A subset of customers were unable to access Silo

Duration

Resolved 2 hours after first incident report

Affected components

Silo customers who had implemented Machine Lock and using email address as login IDs were unable to access the service

Affected customers

Any Silo customer with Machine Lock enabled

Root cause analysis

A bug in a release completed on 3/21/2017 did not accurately process user login IDs for some customers that had Machine Lock configured.  


Event Log

On 2017-03-21 10:46 PM PDT – Operations finished deploying a new web gateway integration feature.  This release contained some enhancements around the Machine Lock feature.


On 2017-03-22 4:20 AM PDT – The first customer reports of users being unable to login reached the Support queue.  Customers were reporting issues through the support email alias and over the phone.  Customer Support began to investigate the issue.  Reports were triaged and acknowledged as they arrived.  

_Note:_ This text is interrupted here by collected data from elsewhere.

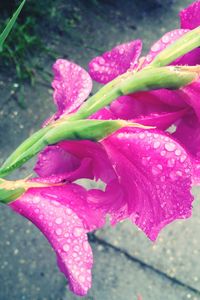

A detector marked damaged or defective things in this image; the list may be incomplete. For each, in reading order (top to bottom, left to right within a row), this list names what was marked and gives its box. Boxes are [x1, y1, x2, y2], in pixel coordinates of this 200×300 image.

crack in pavement [91, 234, 200, 296]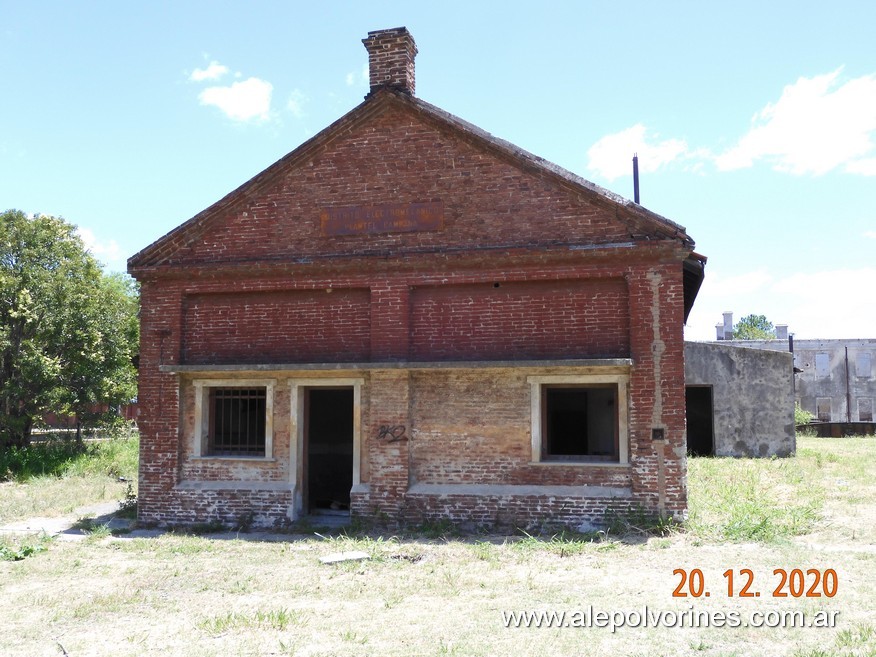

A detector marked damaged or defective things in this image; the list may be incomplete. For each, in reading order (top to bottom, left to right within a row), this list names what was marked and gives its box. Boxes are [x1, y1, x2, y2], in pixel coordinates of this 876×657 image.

broken window [209, 384, 266, 456]
broken window [528, 374, 628, 466]
broken window [816, 398, 832, 422]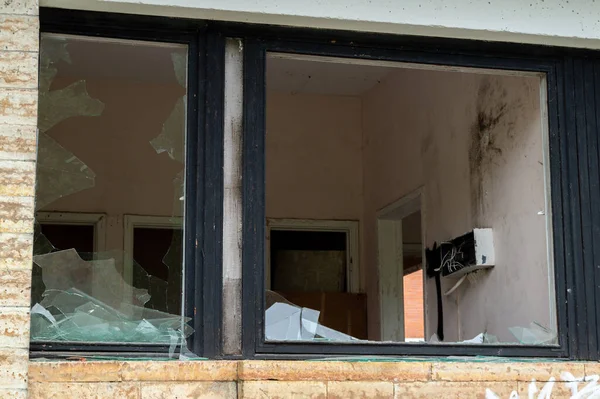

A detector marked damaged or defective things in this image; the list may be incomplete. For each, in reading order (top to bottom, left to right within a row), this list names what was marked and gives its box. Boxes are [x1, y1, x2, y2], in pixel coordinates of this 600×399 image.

broken window [31, 34, 192, 350]
broken window [264, 53, 556, 346]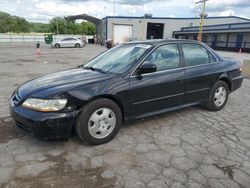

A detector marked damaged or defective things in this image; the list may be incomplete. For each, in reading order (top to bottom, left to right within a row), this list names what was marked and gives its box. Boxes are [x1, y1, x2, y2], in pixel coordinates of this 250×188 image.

cracked asphalt [0, 43, 250, 187]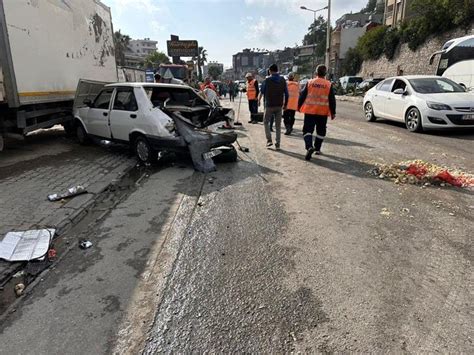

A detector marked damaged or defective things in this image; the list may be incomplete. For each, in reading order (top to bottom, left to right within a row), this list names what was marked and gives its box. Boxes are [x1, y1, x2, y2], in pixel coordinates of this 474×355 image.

severely damaged car [73, 82, 237, 173]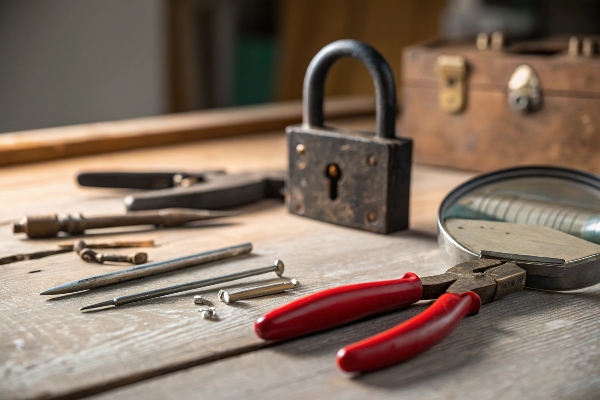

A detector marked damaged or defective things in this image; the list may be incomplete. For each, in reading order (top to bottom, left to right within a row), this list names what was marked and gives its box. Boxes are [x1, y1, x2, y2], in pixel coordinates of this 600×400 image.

rusty padlock [286, 39, 412, 233]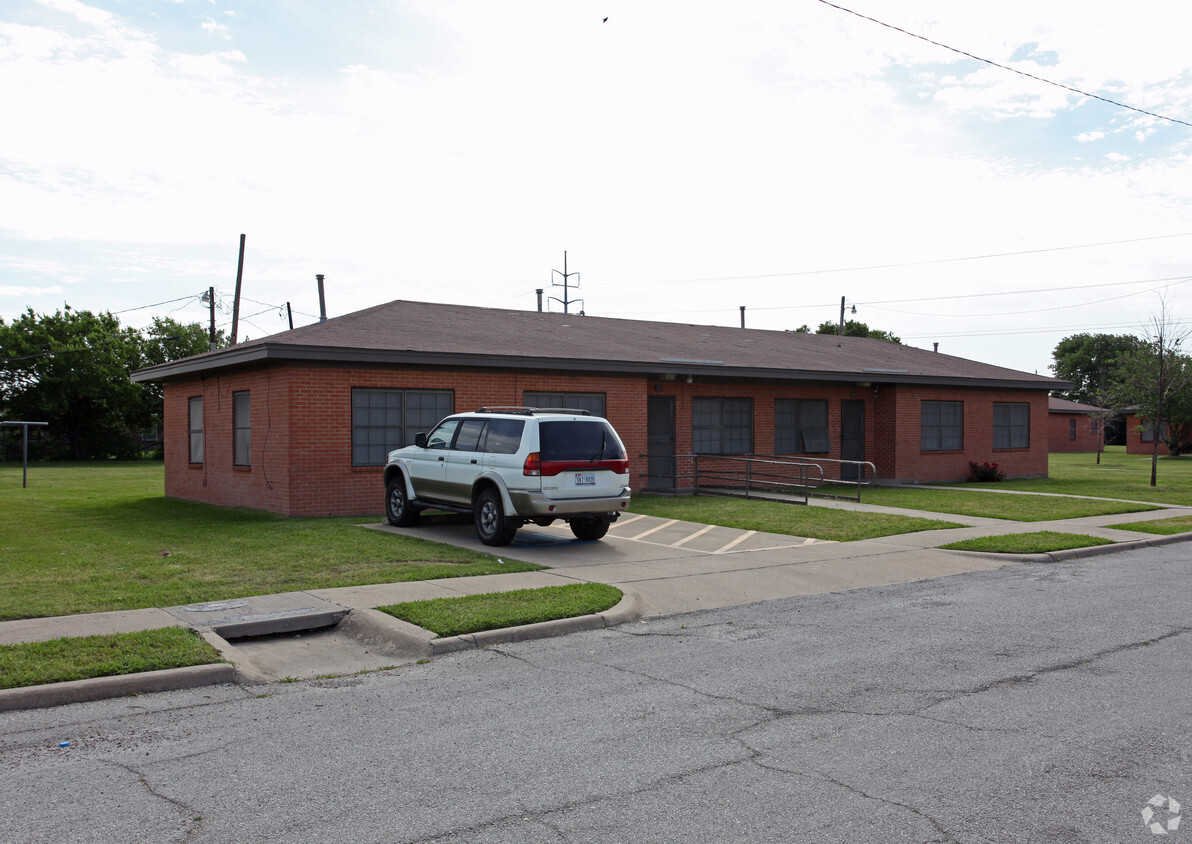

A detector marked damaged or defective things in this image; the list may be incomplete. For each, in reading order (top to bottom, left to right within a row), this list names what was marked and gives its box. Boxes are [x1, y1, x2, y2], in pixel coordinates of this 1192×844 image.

cracked asphalt road [2, 544, 1192, 840]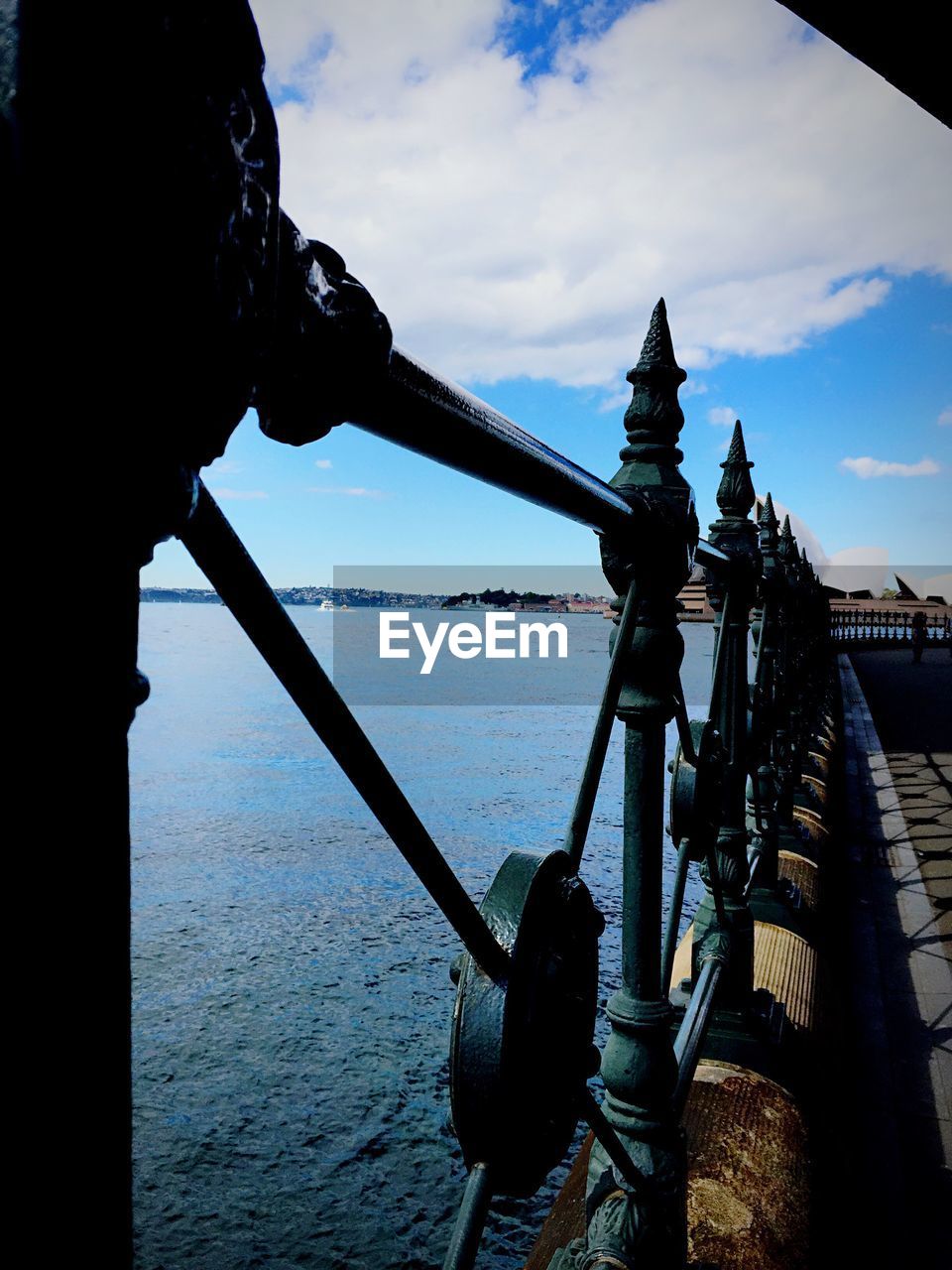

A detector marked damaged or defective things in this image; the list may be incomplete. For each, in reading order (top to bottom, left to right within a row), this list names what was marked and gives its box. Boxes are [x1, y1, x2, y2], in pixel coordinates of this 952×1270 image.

rusty metal surface [776, 853, 822, 914]
rusty metal surface [680, 1062, 807, 1270]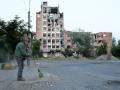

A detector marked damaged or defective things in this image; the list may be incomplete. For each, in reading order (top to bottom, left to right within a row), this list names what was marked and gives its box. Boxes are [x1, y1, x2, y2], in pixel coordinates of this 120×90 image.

On 2017-03-22 5:00 AM PDT – A8 Customer Support contacted A8 Operations to further investigate.  All system monitoring reported normal operations with the overall infrastructure.  There were a large number of customers using the service during this time.  Initial tests to reproduce the issue failed so support requested additional details from impacted customers.


On 2017-03-22 5:30-6:00 AM PDT – A8 Operations and A8 Engineering discuss possible solutions and determine that a partial rollback of the database and API from the previous release is the safest resolution.  The error was an edge case that was not easily reproduced.

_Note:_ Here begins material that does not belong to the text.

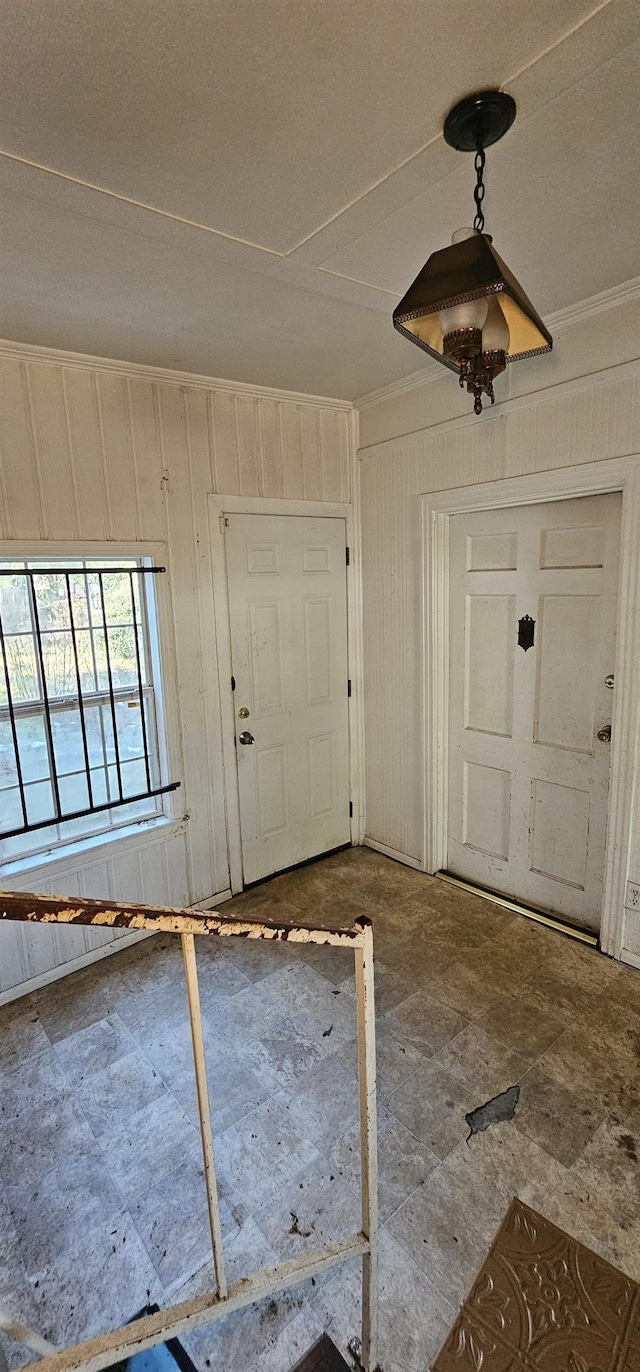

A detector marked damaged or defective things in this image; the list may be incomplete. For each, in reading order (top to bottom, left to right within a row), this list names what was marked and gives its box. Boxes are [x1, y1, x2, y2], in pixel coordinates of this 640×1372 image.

rusty metal railing [0, 892, 378, 1372]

On 2017-03-22 6:00-6:16 AM PDT – Rollback commenced at 6:03 AM and took roughly 10 minutes to complete.  The service was smoke tested and passed.  Impacted customers were notified and asked to verify that the issue had been resolved.


All impacted customers reported back throughout the morning that the issue had been resolved.


Resolution

This bug impacted a subset of customers that have very sophisticated configurations and environments.  The Authentic8 QA team strives to cover as many of these scenarios as possible, however one scenario was not tested which would have caught the error.  


The specific configuration that was missed was an organization configured for Machine lock, using email addresses as the login identifier which matched the user’s email address.  Silo has the ability to honor several different login configurations which all passed testing.



Moving Forward

A8 Engineering and A8 Operations Teams are always researching ways to simulate customer environments so that most if not all scenarios can be appropriately tested and issues resolved before going to production with new releases.


As a result of this issue there will be a formal step each week to solicit direct feedback from the sales and customer support teams as well as review all customer configuration changes.


We apologize for any inconvenience this may have caused and appreciate the customer feedback that was shared while this incident was happening.